▶ Exercise brief
Reproduce the records below word for word, starting with the line that contains "From the photographic" and going on through the end of the records, with that first line included.
++++ Exercise input ++++
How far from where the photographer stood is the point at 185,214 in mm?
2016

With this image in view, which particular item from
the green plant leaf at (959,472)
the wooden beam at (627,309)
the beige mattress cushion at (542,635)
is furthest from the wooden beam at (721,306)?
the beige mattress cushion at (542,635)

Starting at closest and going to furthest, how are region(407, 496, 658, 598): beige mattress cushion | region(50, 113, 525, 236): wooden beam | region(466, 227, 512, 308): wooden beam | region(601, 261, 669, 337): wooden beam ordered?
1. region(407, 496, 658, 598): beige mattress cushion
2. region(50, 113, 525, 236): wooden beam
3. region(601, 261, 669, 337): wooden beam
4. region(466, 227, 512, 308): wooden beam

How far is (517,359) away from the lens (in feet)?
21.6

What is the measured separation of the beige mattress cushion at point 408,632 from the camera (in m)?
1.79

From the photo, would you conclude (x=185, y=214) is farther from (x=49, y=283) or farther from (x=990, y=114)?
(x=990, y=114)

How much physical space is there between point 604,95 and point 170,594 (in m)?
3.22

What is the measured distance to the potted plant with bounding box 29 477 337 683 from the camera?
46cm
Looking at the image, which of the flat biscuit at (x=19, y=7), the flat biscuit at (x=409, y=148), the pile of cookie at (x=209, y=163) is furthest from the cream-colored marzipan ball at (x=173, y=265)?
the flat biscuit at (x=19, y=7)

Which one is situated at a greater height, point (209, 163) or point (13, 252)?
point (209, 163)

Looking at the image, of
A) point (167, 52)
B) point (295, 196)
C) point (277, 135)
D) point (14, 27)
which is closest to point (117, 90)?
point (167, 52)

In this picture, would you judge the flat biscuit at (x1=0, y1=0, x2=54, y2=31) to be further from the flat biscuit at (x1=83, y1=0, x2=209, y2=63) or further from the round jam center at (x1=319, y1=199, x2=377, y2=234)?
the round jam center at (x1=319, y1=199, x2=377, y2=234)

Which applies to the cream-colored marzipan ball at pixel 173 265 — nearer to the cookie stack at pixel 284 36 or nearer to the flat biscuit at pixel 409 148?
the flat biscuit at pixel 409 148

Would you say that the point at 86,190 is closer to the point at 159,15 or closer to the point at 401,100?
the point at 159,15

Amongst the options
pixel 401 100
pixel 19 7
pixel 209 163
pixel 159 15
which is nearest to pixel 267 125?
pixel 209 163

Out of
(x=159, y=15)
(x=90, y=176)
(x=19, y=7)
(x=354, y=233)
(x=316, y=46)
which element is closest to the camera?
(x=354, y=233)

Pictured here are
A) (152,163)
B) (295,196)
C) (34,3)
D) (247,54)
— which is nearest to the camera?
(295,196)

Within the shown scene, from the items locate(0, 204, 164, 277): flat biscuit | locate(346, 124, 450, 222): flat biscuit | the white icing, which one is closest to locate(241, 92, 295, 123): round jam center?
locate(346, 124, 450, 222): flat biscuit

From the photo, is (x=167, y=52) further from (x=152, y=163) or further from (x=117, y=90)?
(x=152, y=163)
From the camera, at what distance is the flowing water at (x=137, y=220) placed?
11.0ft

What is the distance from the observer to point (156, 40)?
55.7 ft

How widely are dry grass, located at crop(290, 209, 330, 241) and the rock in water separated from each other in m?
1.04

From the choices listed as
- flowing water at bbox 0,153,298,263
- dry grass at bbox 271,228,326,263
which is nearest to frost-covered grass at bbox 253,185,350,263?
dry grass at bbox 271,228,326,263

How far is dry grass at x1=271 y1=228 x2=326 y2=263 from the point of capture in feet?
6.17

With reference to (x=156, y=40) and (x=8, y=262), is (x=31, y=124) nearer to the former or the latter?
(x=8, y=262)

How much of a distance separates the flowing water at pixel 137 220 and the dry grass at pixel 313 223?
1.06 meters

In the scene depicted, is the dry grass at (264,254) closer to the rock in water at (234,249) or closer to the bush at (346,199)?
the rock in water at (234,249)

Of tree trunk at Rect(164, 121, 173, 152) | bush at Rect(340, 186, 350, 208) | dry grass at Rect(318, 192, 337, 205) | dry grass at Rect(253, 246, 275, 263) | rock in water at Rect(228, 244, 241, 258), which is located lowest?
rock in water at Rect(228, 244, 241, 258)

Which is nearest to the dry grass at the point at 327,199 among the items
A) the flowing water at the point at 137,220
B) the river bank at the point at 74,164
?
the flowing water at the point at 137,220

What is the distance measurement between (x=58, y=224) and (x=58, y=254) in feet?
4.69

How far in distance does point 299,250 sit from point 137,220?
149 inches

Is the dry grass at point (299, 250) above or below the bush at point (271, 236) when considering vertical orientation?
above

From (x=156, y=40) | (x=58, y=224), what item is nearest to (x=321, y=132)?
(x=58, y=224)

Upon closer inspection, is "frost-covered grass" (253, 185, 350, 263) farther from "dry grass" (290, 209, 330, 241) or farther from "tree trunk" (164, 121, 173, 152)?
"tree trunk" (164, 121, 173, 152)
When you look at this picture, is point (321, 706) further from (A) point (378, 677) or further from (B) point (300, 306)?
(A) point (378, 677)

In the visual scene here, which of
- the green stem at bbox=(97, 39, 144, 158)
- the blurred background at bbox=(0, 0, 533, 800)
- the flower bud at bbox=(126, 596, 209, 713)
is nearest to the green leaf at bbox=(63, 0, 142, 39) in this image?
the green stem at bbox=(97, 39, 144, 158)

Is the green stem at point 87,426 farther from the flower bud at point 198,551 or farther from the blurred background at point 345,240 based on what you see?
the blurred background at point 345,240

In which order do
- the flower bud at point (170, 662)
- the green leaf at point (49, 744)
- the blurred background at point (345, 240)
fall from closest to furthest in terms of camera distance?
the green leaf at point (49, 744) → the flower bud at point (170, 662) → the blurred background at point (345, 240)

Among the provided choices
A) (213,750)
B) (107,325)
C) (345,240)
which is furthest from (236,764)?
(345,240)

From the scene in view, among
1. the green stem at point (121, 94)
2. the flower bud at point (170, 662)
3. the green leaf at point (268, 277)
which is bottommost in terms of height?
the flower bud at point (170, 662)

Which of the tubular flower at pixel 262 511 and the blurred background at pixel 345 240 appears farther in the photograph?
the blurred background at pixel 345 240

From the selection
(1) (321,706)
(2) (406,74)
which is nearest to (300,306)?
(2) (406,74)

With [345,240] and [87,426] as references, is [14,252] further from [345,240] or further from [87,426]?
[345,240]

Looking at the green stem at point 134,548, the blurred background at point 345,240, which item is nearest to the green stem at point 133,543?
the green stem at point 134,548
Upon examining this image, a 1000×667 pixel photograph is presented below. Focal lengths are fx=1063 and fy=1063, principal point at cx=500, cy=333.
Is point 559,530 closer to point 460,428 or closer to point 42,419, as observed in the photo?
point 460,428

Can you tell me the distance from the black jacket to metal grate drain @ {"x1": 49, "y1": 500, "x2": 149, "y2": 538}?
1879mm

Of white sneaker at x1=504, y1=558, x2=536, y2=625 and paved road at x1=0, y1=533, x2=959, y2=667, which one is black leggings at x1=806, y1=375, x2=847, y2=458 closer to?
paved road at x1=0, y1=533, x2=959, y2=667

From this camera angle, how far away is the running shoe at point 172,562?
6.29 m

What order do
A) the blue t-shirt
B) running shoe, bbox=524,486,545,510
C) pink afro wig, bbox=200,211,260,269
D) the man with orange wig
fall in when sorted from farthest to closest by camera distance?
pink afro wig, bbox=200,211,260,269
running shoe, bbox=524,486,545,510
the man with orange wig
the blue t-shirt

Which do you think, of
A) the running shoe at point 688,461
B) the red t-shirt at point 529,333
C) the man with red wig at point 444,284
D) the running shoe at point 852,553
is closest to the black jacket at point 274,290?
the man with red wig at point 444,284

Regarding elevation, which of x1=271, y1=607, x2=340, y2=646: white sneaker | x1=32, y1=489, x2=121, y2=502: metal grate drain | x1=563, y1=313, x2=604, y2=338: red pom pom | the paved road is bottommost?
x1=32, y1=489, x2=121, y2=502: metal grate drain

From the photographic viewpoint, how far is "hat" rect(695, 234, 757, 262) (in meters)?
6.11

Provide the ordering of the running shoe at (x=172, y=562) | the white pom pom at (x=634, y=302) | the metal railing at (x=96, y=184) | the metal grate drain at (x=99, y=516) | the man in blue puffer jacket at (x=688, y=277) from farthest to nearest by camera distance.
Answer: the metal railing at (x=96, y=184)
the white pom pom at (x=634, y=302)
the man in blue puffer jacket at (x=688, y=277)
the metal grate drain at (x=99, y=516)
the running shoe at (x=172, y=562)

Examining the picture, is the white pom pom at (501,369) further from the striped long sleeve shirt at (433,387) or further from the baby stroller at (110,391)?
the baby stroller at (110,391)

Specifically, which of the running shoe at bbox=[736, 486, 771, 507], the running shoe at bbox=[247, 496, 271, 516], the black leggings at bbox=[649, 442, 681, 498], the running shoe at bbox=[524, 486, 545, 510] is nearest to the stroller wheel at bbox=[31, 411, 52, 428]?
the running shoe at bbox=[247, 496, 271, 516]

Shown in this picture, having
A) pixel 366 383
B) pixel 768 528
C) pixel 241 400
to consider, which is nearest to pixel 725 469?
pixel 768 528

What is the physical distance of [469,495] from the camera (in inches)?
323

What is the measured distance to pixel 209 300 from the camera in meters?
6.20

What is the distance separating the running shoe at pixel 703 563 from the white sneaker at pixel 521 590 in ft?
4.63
++++
▶ The completed task
From the photographic viewpoint, how far is "hat" rect(695, 234, 757, 262) (in meters)?
6.11

Provide the ordering of the running shoe at (x=172, y=562) | the white pom pom at (x=634, y=302) | the metal railing at (x=96, y=184) | the metal grate drain at (x=99, y=516) | the man in blue puffer jacket at (x=688, y=277) from farthest to nearest by camera distance.
Answer: the metal railing at (x=96, y=184)
the white pom pom at (x=634, y=302)
the man in blue puffer jacket at (x=688, y=277)
the metal grate drain at (x=99, y=516)
the running shoe at (x=172, y=562)

Examining the picture, is the white pom pom at (501,369) further from the striped long sleeve shirt at (433,387) or further from the baby stroller at (110,391)?
the baby stroller at (110,391)

Specifically, which of the running shoe at bbox=[736, 486, 771, 507], the running shoe at bbox=[247, 496, 271, 516], the black leggings at bbox=[649, 442, 681, 498], the running shoe at bbox=[524, 486, 545, 510] is nearest to the stroller wheel at bbox=[31, 411, 52, 428]?
the running shoe at bbox=[247, 496, 271, 516]

Shown in this picture, having
A) pixel 366 383
B) pixel 768 528
C) pixel 241 400
to consider, which is nearest to pixel 725 469?
pixel 768 528

What is the physical distance of [469,495] from the camera (in inches)?
323

What is the measured distance to pixel 209 300 from the camera in meters?
6.20

What is the distance separating the running shoe at pixel 703 563 from the white sneaker at pixel 521 590 in ft?
4.63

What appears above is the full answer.